- Conference: Southland Conference
- Record: 7–4 (2–3 Southland)
- Head coach: Bill Davidson (7th season);
- Home stadium: Indian Stadium

= 1977 Arkansas State Indians football team =

American college football season

The 1977 Arkansas State Indians football team represented Arkansas State University as a member of the Southland Conference during the 1977 NCAA Division I football season. Led by seventh-year head coach Bill Davidson, the Indians compiled an overall record of 7–4 with a mark of 2–3 in conference, placing fourth in the Southland.
-- -- --
--- Work to do ---
According to the passage on the 1977 Arkansas State Indians football team, where did the team finish in the Southland Conference standings?

(Outline labeling entries)
-- -- --
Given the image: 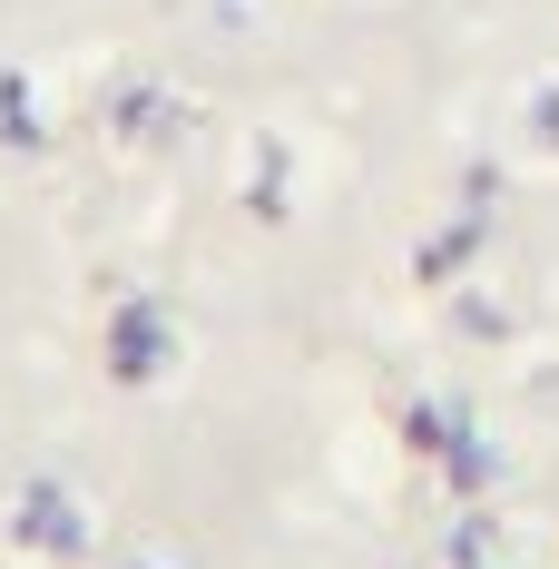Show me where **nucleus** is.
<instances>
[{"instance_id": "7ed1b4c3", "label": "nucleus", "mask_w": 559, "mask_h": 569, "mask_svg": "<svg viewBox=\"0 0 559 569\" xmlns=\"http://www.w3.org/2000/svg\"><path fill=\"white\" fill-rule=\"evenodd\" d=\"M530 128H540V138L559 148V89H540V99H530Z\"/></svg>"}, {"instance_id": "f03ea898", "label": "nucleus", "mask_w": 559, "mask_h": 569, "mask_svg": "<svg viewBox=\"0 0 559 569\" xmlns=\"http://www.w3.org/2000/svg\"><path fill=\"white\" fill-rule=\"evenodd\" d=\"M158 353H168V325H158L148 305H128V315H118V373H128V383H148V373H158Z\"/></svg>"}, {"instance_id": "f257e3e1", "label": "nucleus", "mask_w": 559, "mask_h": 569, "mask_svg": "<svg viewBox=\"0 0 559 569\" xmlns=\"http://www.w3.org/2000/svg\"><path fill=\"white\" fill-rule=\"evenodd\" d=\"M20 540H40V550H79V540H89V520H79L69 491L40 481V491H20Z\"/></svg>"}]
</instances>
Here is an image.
-- -- --
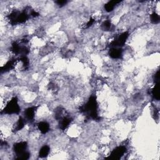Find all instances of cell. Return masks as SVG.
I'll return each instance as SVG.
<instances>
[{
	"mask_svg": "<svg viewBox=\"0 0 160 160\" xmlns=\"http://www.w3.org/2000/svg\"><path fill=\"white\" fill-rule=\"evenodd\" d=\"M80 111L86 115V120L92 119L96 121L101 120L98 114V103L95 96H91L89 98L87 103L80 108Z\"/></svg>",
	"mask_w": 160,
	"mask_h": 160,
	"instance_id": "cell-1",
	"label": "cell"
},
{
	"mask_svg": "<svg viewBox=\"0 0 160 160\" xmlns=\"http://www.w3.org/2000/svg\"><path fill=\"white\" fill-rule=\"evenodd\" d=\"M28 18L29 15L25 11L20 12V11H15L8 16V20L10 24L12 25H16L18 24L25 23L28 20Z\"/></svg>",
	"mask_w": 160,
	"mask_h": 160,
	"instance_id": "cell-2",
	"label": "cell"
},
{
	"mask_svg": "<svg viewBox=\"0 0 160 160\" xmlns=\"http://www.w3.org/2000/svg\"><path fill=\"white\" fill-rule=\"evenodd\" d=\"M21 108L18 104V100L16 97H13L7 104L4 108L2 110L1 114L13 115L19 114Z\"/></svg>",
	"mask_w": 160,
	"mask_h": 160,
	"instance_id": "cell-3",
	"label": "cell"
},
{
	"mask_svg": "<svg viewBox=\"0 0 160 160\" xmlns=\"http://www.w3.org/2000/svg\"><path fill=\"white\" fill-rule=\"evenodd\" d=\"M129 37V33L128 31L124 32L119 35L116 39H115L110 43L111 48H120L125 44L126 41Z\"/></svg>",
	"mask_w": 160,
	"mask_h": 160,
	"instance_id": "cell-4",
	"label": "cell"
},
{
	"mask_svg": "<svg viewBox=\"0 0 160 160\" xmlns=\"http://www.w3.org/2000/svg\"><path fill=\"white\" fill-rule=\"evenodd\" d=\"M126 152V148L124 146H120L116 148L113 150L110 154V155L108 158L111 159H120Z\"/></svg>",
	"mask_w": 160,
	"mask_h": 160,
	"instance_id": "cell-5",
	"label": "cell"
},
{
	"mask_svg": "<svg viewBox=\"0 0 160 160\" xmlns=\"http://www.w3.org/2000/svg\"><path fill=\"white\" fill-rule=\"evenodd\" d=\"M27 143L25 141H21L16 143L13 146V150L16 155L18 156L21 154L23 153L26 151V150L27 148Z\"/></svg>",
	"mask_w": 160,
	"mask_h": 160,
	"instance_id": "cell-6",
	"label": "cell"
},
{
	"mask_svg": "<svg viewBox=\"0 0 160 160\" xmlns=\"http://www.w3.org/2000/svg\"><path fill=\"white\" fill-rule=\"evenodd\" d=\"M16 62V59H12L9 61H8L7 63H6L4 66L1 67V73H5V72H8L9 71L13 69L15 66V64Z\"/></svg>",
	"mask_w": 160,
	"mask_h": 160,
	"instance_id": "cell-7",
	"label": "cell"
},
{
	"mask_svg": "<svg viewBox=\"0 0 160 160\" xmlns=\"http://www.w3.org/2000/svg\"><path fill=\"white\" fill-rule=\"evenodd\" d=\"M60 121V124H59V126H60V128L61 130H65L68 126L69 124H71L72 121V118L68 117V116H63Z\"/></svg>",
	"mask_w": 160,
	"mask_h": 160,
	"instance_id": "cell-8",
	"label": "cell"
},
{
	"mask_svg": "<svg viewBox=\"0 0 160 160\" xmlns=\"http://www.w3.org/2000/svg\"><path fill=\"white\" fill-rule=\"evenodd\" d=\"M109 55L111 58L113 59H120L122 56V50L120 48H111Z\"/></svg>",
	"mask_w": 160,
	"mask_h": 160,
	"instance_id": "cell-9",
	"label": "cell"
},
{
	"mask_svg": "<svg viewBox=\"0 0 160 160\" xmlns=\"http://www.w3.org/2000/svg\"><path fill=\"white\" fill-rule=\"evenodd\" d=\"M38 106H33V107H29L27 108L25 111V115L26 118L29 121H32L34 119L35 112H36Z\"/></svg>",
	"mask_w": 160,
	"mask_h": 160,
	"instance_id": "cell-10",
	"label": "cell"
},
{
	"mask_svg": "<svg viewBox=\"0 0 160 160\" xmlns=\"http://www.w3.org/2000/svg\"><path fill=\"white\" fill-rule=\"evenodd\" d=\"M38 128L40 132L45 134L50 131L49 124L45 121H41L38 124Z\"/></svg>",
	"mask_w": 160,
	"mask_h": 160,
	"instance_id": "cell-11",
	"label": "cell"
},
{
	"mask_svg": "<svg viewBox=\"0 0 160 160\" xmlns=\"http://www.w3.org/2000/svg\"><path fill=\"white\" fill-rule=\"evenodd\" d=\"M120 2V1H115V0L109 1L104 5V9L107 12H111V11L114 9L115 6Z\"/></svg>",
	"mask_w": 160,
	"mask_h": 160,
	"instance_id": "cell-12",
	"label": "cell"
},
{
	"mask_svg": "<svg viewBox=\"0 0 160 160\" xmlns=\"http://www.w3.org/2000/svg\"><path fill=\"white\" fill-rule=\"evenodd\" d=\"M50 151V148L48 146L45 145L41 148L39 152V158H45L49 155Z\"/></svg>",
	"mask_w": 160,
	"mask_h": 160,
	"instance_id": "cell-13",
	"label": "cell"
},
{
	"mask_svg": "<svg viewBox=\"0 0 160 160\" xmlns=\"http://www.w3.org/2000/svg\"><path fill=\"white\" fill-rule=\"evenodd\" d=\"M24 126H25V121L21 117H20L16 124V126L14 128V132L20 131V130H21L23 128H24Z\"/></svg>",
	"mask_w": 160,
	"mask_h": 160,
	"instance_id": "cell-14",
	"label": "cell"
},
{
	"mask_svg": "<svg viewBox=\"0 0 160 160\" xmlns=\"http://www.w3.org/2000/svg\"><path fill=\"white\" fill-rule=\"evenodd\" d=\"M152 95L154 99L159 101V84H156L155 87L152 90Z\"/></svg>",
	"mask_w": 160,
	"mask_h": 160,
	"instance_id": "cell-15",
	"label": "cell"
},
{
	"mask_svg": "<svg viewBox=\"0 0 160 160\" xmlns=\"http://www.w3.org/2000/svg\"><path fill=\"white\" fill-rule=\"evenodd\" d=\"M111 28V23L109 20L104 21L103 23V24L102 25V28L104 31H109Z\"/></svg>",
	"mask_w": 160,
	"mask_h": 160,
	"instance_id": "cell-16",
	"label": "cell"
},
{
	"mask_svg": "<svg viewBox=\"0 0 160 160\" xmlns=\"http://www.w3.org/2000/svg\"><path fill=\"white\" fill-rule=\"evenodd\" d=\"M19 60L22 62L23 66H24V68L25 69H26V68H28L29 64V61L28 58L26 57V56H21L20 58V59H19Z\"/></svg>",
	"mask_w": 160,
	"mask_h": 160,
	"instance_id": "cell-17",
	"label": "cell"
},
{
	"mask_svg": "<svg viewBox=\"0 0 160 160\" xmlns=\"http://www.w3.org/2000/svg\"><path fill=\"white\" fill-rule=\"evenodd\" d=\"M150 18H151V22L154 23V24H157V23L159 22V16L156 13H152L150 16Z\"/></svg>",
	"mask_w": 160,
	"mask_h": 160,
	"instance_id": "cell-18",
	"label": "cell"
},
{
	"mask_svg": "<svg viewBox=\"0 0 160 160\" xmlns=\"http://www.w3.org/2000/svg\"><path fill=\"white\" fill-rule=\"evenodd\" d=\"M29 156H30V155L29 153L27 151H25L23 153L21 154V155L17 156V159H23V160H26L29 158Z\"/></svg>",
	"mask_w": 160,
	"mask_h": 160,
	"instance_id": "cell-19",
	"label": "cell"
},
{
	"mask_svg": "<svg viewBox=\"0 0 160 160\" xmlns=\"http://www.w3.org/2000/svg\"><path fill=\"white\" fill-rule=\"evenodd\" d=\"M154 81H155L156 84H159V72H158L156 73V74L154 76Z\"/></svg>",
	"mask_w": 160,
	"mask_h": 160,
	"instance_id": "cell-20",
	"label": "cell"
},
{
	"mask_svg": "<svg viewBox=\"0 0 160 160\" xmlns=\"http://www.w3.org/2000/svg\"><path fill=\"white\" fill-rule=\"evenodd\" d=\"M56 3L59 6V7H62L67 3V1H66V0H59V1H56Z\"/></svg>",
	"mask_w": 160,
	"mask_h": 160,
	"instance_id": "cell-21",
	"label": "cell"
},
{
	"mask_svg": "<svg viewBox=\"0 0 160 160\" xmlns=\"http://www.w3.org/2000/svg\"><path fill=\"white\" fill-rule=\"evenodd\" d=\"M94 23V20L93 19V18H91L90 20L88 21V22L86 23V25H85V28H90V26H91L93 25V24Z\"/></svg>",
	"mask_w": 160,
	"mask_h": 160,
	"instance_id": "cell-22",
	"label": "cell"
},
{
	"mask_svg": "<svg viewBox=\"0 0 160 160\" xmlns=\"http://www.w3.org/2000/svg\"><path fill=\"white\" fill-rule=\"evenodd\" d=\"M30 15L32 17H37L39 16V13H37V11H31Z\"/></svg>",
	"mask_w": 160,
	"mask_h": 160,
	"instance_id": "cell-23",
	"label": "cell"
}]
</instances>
-- -- --
--- Solution to the problem ---
Fourth in the Southland